Starmania, la tournée en cours

La tournée actuelle de Starmania, mise en scène par Thomas Jolly, revisite le spectacle avec une approche modernisée. Elle met en avant des visuels percutants et une scénographie qui évoque l’univers du jeu vidéo, tout en restant fidèle à l’œuvre originale, sauf la fin.


Répétition de Starmania en 2022, Anthony Dorfmann, voir l'article ici

 

Aparté : Thomas Jolly

Metteur en scène et comédien français né en 1982 à Rouen, il est reconnu pour ses mises en scène ambitieuses, notamment l’intégrale d’Henri VI de Shakespeare, qui a duré 18 heures au Festival d’Avignon en 2014.

En 2022, il a été choisi pour diriger la mise en scène des cérémonies d’ouverture et de clôture des Jeux olympiques de Paris 2024, une reconnaissance qui confirme son statut d’artiste majeur de la scène française contemporaine.

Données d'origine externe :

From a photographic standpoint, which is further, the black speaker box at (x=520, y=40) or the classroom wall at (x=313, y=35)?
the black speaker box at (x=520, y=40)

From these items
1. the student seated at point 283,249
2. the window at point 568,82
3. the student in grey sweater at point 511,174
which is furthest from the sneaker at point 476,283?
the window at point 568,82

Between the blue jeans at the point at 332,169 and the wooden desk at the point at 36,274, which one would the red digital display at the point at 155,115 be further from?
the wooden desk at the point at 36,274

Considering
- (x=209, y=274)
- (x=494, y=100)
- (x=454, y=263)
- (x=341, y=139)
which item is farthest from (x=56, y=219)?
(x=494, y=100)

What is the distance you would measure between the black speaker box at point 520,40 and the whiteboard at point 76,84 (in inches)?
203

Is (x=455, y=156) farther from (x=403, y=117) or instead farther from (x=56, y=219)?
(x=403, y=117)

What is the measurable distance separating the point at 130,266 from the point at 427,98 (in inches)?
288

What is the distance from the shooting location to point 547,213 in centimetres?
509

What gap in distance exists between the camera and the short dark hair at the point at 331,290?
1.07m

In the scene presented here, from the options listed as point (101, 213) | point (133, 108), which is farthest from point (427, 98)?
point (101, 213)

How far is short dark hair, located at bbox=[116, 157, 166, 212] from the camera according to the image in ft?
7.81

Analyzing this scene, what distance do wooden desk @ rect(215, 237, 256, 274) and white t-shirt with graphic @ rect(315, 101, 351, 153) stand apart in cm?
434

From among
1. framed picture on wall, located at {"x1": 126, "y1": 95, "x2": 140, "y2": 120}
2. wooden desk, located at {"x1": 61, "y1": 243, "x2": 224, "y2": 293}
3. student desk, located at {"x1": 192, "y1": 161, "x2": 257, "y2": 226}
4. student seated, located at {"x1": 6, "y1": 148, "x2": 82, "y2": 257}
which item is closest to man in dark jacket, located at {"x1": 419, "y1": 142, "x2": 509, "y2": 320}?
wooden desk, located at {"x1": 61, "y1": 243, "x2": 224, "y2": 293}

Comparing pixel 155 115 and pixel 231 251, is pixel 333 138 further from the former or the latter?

Thomas Joli sur diorella.fr

 


L’Arena de Genève : attention au torticolis

Quand ton cou oscille de gauche à droite et de haut en bas pendant près de 160 minutes, ça fait bobo ! L’Arena de Genève présente 2 inconvénients majeurs pour les spectateurs. Un : les sièges sont peu confortables (heureusement, ma jaquette a servi de coussin à mon délicat séant). Deux : les sièges des rangées du parterre sont placés exactement l'un derrière l'autre, donc sérieux problèmes de visibilité, surtout pour les spectateurs situés à l’arrière. Cela gêne l’appréciation des détails visuels, particulièrement lors des scènes où les personnages sont allongés sur le sol.

 

Aparté : L’Arena de Genève

L’Arena de Genève, inaugurée le 1er novembre 1995, est la plus grande salle polyvalente de Suisse romande, avec une capacité d’accueil de 9 500 places. Située au sein du complexe Palexpo, elle a été construite en dix mois, nécessitant 330 tonnes de charpente métallique pour la toiture et 570 tonnes de structure pour les gradins. Elle accueille des concerts, événements sportifs, conférences, et comédies musicales, et a vu se produire des artistes tels que Johnny Hallyday, Céline Dion et David Bowie.


L'Arena (site de l'OSR)

 


Starmania, la mise en scène de Thomas Jolly

Cette mise en scène emploie d’impressionnants jeux de lumière, qui donnent vie aux décors futuristes et renforcent le caractère dystopique de l’intrigue. Les projections et les effets stroboscopiques plongent les spectateurs dans un univers aux aspects cyberpunk, soulignant le décalage entre le monde au glamour artificiel des personnages qui gravitent autour de Zéro Janvier et la violence de la société underground, celle des Étoiles noires.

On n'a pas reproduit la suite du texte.